By Kyle Jillson | March 31 2013 14:37

Bethel and Texas A&M universities come out on top at the ACUI American Skeet Championships

American Skeet Champion Casey Jones of Bethel University at the ACUI Clay Target Championships in San Antonio, Texas

San Antonio, Texas - Out of the nearly 500 collegiate shotgun shooters who entered yesterday's American Skeet Championships, a mere 1% shot a perfect 100.

Five men racked up four clean skeet rounds of 25 hits a piece. But there is no five way tie for first. There is also no championship round. Unlike the international variant, American Skeet has no finals. If you're the shooter with the highest score after everyone takes their turn, you win.

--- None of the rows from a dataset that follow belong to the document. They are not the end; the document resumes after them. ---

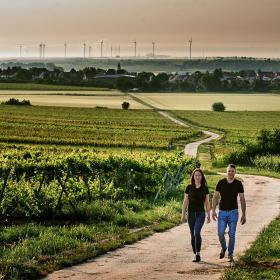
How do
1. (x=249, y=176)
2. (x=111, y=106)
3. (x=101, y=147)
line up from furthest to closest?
(x=111, y=106)
(x=101, y=147)
(x=249, y=176)

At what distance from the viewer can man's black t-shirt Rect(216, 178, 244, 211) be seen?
17.8 metres

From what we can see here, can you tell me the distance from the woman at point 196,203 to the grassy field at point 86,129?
58.5 meters

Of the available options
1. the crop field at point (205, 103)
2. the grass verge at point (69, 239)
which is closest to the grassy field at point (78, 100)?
the crop field at point (205, 103)

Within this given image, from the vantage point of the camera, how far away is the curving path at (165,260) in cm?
1708

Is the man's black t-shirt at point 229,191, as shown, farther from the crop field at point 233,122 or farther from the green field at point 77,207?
the crop field at point 233,122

But that doesn't happen most of the time. As yesterday's results proved, the level of skill gathered at the ACUI Clay Target Championships appears to be that of equally matched shooters.

So how are first through third places decided? Tiebreaker.

A pseudo-final if you will. If, for instance, two shooters are tied for the lead, the next highest score automatically earns third place and does not participate in the finals..

Trinity University shooter Matt Parmley at the ACUI Clay Target Championships in San Antonio, Texas

This was the case with the Women's Championship. Brandy Drozd of Texas A&M held sole possession of first place with a practically perfect 99. Right behind her was Missouri's Allison Caselman with a 98. In third there was a tie; between Texas A&M's Bailey Glenewinkel and Lindenwood's Cassandra Douglas, each at 97.

Stepping to the firing line, competitors would take turns shooting doubles from stations three, four and five. As with a regular round of skeet, shooters had to wait until everyone finished a station before moving to the next. Of course here, if you missed a clay and broke the tie, you were out.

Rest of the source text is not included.